About a month ago, a friend of mine told me he was only going to see Bright Eyes (who played last Wednesday at the Crystal Ballroom) to catch openers Oakley Hall. Though I didn't call bullshit on him, I had a feeling I was experiencing a case of Portland-brand too-cool-for-schoolness (I know for a fact he's a big Bright Eyes fan). Likewise, I mentioned to a coworker last week that I was going to Eugene to see the Decemberists and received a furrowed brow and the emphatic pronouncement "bor-ing."
It would seem these once-music-snob-approved artists have become too popular to be cool. Sure, Bright Eyes' Conor Oberst has been deemed "cute" by Sassy magazine and the Decemberists signed to Capitol, but they're still making good music; Oberst just released one of the best albums of his career! Yet Portland seems ready to write them off as has-beens—or at least guilty pleasures. But not much has changed besides the size of their fanbases, and my recent trip to Eugene reaffirmed the notion that Portland may be too insidery for its own good.
Upon arriving in central Oregon's Emerald City, I picked up a Eugene-dwelling friend who was also attending the show. When he shouted to a roommate that he was heading out for the night, the roommate asked who were we seeing. When we replied, "The Decemberists!," the roommate asked, "What are they like?" I have to admit I was a tad surprised, but these are college kids: They're not living under rocks. Later, at the show, a different Eugenian friend told me she hadn't seen the McDonald Theater so packed in ages. A relative newcomer to the band, she mentioned that perhaps it was so full because the crowd was a mixed bag of "college kids, older people and Curious Georges" like herself. And I think the Decemberists latched onto that vibe. As if feeding itself on a giant IV of unpretentious enthusiasm, the band played a set far more energized and tight than its CD-release concerts last fall at the Crystal Ballroom.
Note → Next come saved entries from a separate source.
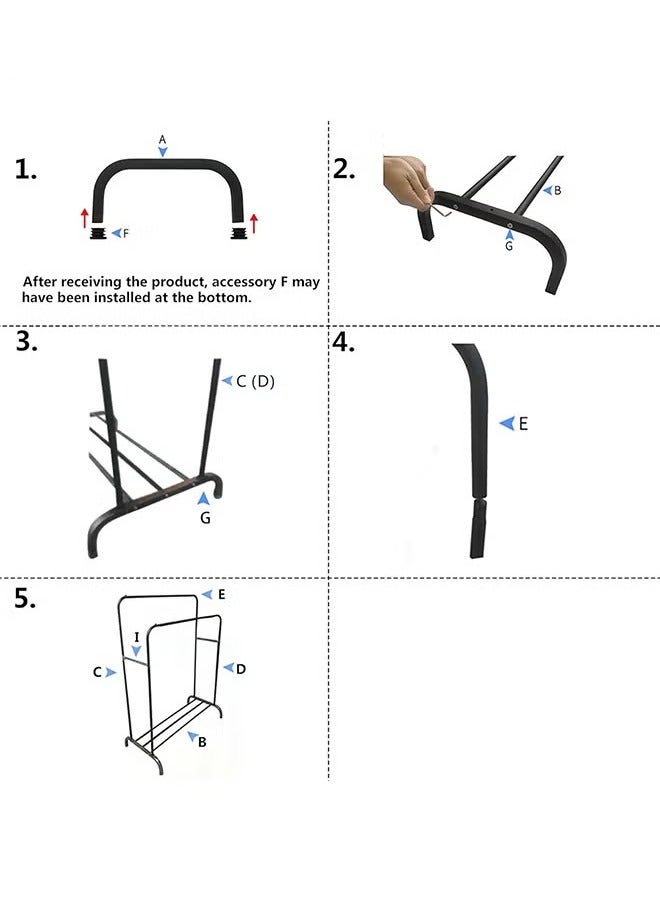 1.

A

F

After receiving the product, accessory F may have been installed at the bottom.

2.

B

G

3.

C (D)

G

4.

E

5.

E

I

C

D

B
I'm not claiming to be innocent, either. When the band launched into a full version of its epic song-cycle, "The Tain," my friend gave me a "this is awesome" look, and I had to agree. But—perhaps because I've been conditioned to support my cred at all times—I couldn't help but want to mention how I'd seen them perform "The Tain" two years ago at Seattle's Bumbershoot festival. But the Eugene audience taught me something: It forced me to check my self-conscious hipster bravado at the door and just enjoy the show. Even during the band's predictable set-closer, "The Mariner's Revenge Song" (a song whose theatrical gimmickry has truly grown old for me), I felt grateful. The Eugene audience wasn't tired of the song. It was excited, and it turns out excitement is damn refreshing—whether it's cool or not.